___ DATA UNDER STUDY ___

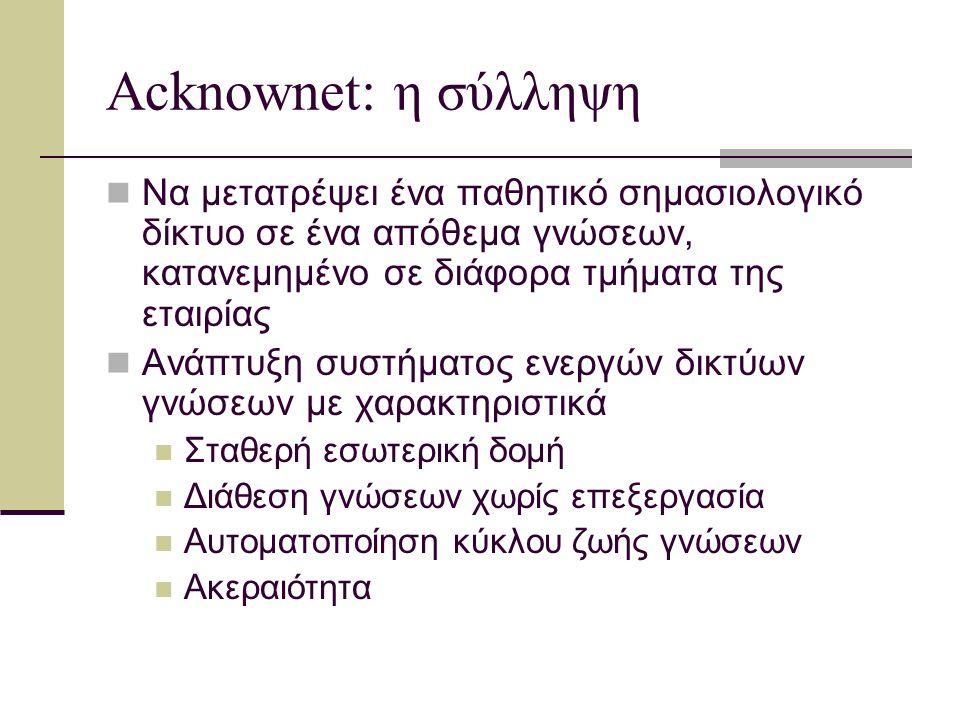 Acknownet:στόχοι Ανάπτυξη εφαρμογών πάνω στην πλατφόρμα του Acknownet Εφαρμογή του AKM σε διαφορετικούς οργανισμούς και μελέτη των αποτελεσμάτων Διασπορά στο ευρύτερο επιστημονικό και βιομηχανικό κοινό Ολοκλήρωση τον Απρίλιο του 2002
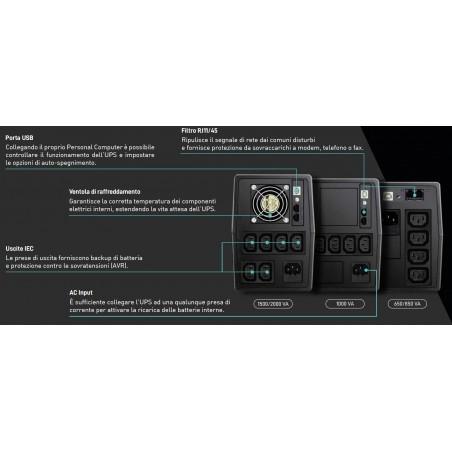 GTEC UPS Pulse 1000 - Line...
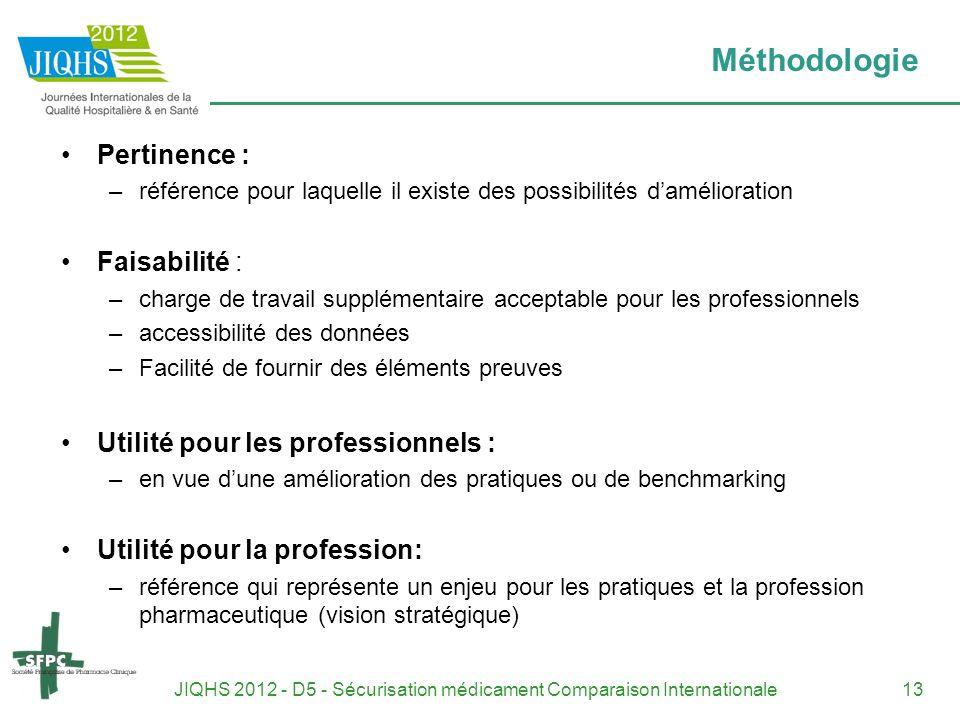 JIQHS 2012 - D5 - Sécurisation médicament Comparaison Internationale13 Méthodologie Pertinence : –référence pour laquelle il existe des possibilités d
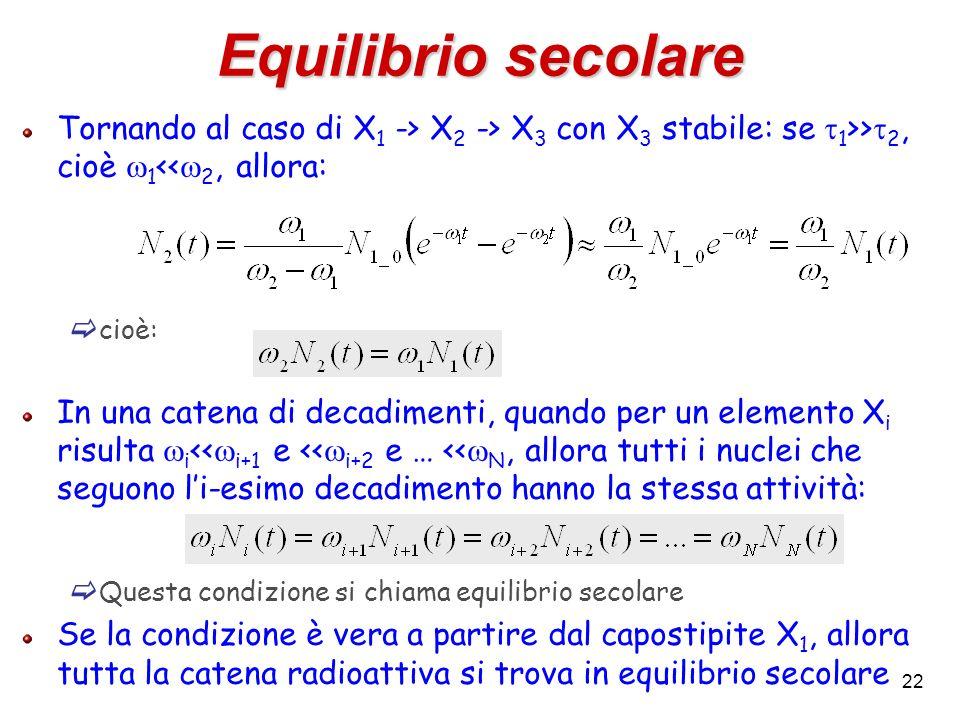 22 Equilibrio secolare Tornando al caso di X 1 -> X 2 -> X 3 con X 3 stabile: se 1 >> 2, cioè 1 << 2, allora: cioè: In una catena di decadimenti, quan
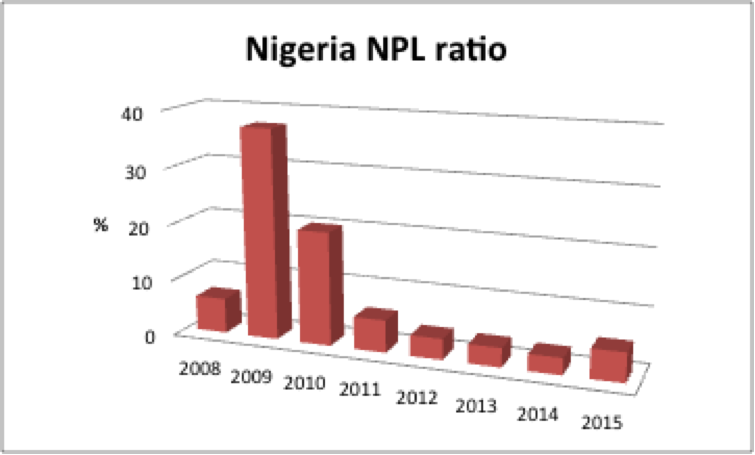 Nigeria non-performing loan ratio startcredit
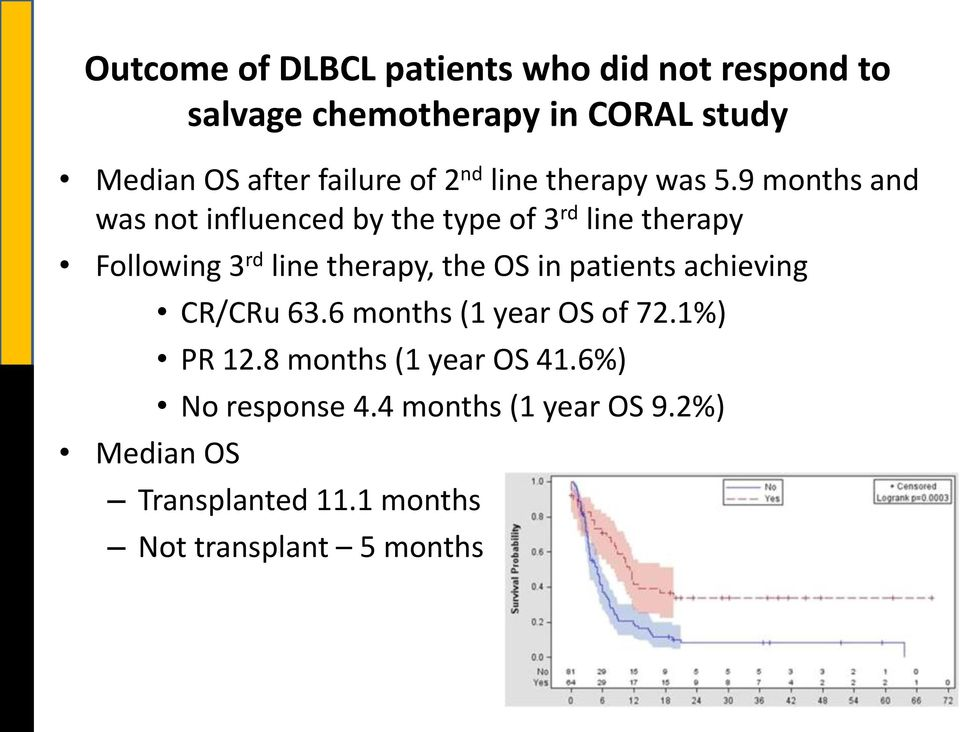 9 months and was not influenced by the type of 3 rd line therapy Following 3 rd line therapy, the OS in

___

_TASK BRIEF_
Starting at the line that contains "JIQHS 2012 - D5", reproduce every line through the last one in the records exactly, and omit all pictures.

_TASK ANSWER_
 JIQHS 2012 - D5 - Sécurisation médicament Comparaison Internationale13 Méthodologie Pertinence : –référence pour laquelle il existe des possibilités d
 22 Equilibrio secolare Tornando al caso di X 1 -> X 2 -> X 3 con X 3 stabile: se 1 >> 2, cioè 1 << 2, allora: cioè: In una catena di decadimenti, quan
 Nigeria non-performing loan ratio startcredit
 9 months and was not influenced by the type of 3 rd line therapy Following 3 rd line therapy, the OS in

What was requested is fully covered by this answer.